# Perform clustering on Olivetti faces dataset

## Import the dataset and visualise

In [None]:
from sklearn.datasets import fetch_olivetti_faces

faces = fetch_olivetti_faces()

In [None]:
import matplotlib.pyplot as plt

example_image_num = 20

print('Image size', faces['images'][example_image_num].shape)

plt.imshow(faces['images'][example_image_num], cmap='gray')
plt.show()

In [None]:
print('Image flatterned shape:\n', faces['data'][example_image_num].shape)
print('\nImage identifiers:\n', faces['target'])

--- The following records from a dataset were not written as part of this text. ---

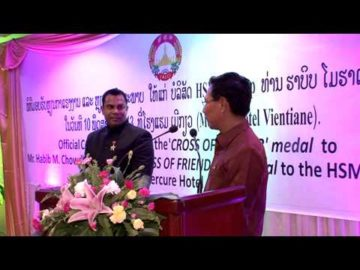 Mr. Habib Mohammed Chowdhury received Medal of Labour and Medal of Friendship in Laos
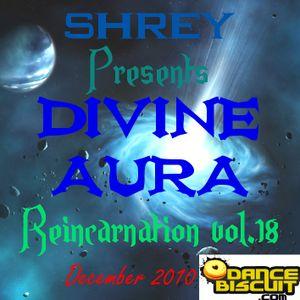 Shrey Pres. Divine Aura - Reincarnation Vol.18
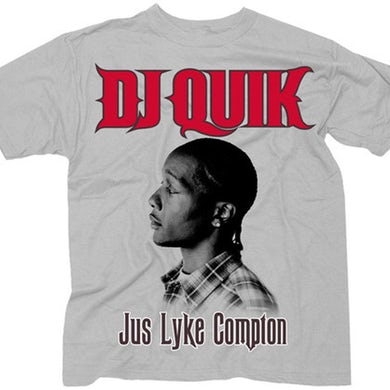 """DJ Quik """"Jus Lyke Compton"""" T-Shirt"""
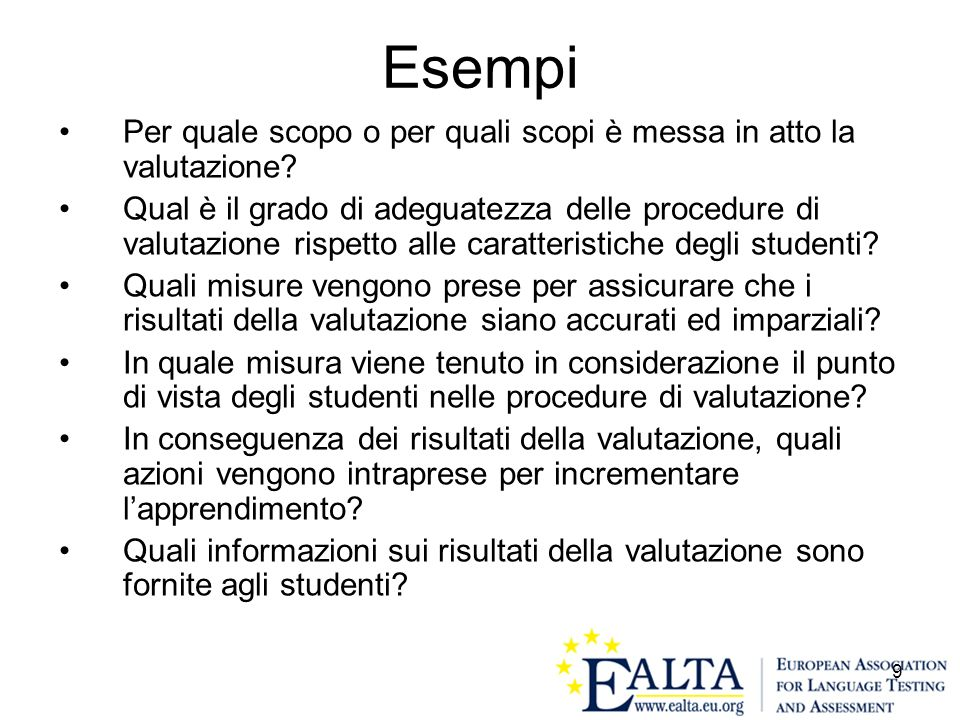 9 Esempi Per quale scopo o per quali scopi è messa in atto la valutazione? Qual è il grado di adeguatezza delle procedure di valutazione rispetto alle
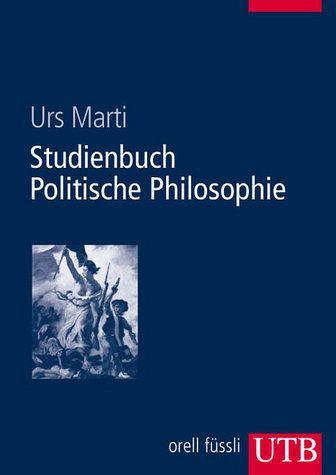 Studienbuch Politische Philosophie - Marti, Urs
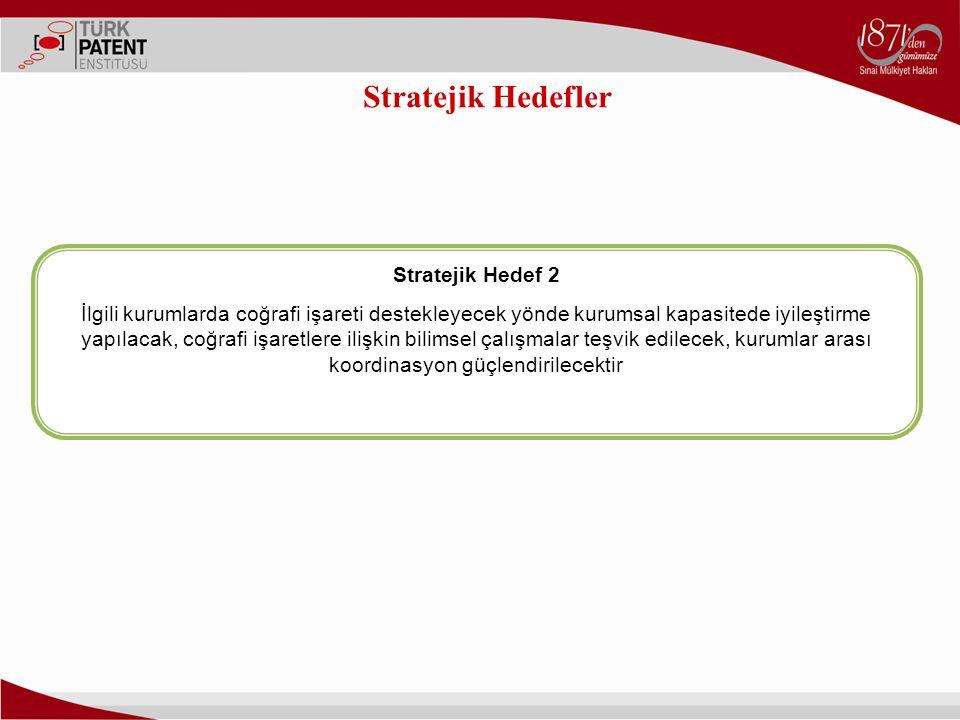 Stratejik Hedefler Stratejik Hedef 2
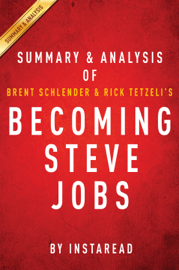 Guide to Brent Schlender's & et al Becoming Steve Jobs by Instaread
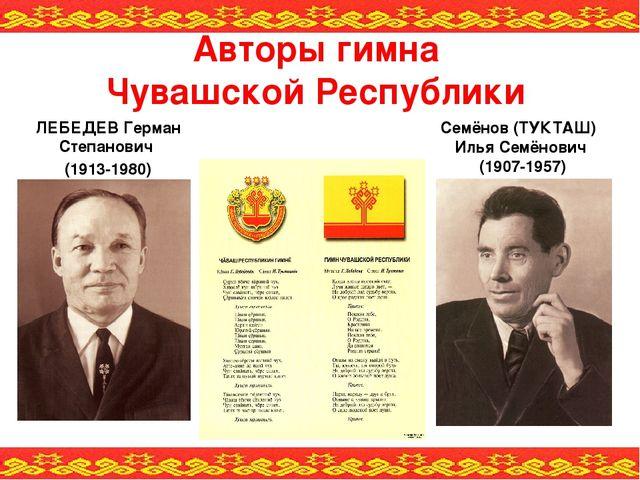 Авторы гимна Чувашской Республики ЛЕБЕДЕВ Герман Степанович (1913-1980) Семён...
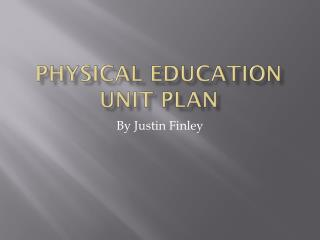 Physical Education Unit Plan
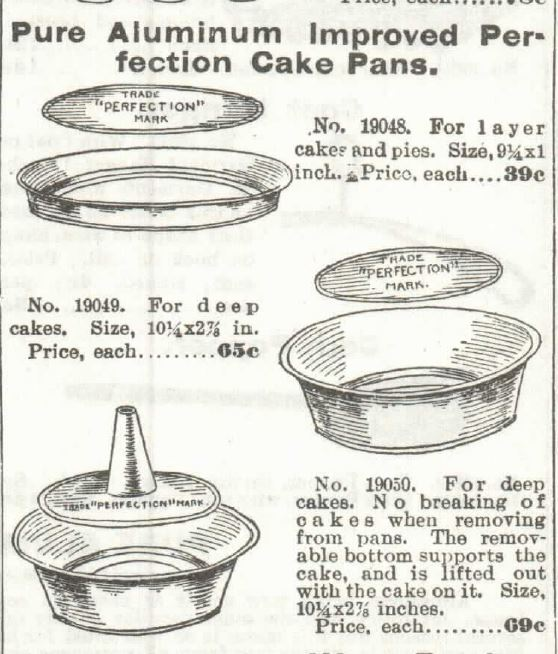 "Kristin Holt | Victorian Cake: Tins, Pans, Moulds -- Pure Aluminum Improved Perfection Cake Pans. For Layer Cakes and Pies. Sizes 9.25x1-inch. Price 39c(ents). Another cake pan, also ""Perfection"", ""for deep cakes"", measures 10.25x2.75 inches. Price, each, 65c(ents). the third image (bottom) represents ""for deep cakes No breaking of cakes when removing from pans. The removable bottom supports the cake and is livted out with the cake on it. Size: 10.25x2.75-inches. Price, each 69c(ents)."" Sold in the 1897 Sears Catalog No. 104."
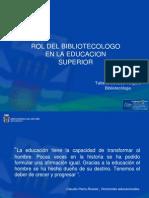 Rol de Bibliotecólogo en la educcaión Superior- Tatiana Morales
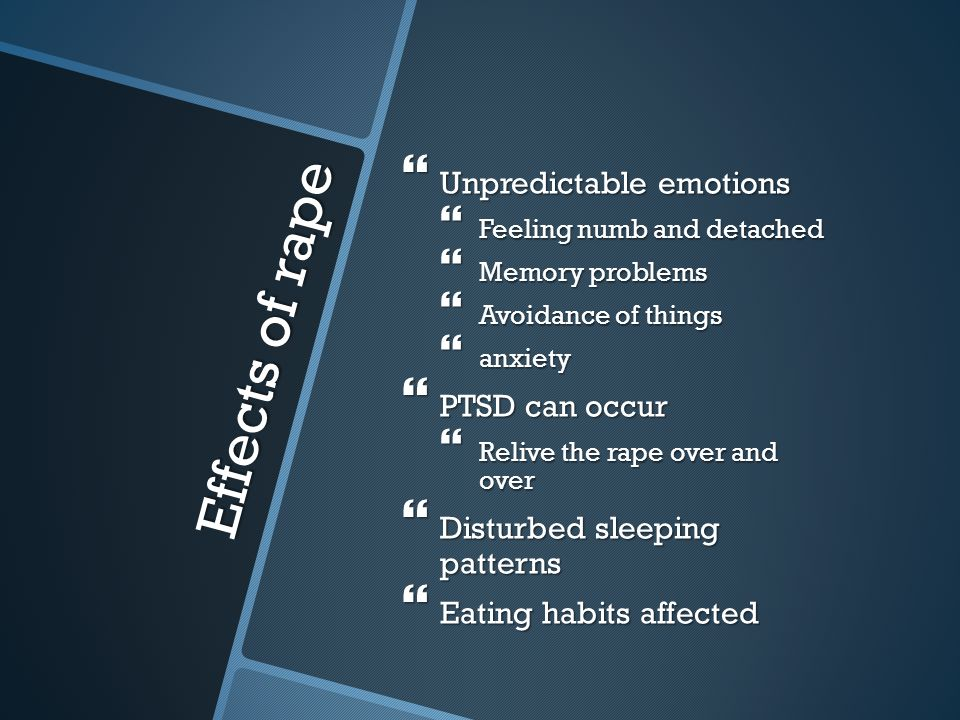 Effects of rape Unpredictable emotions PTSD can occur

## Split the dataset into train & test
### Need to shuffle as images are ordered by person

In [None]:
from sklearn.model_selection import train_test_split

X_train, X_val_test, y_train, y_val_test = train_test_split(faces['data'], 
                                                            faces['target'], 
                                                            test_size=0.2,
                                                            stratify=faces['target'])
X_val, X_test, y_val, y_test = train_test_split(X_val_test, 
                                                y_val_test, 
                                                test_size=0.5,
                                                stratify=y_val_test)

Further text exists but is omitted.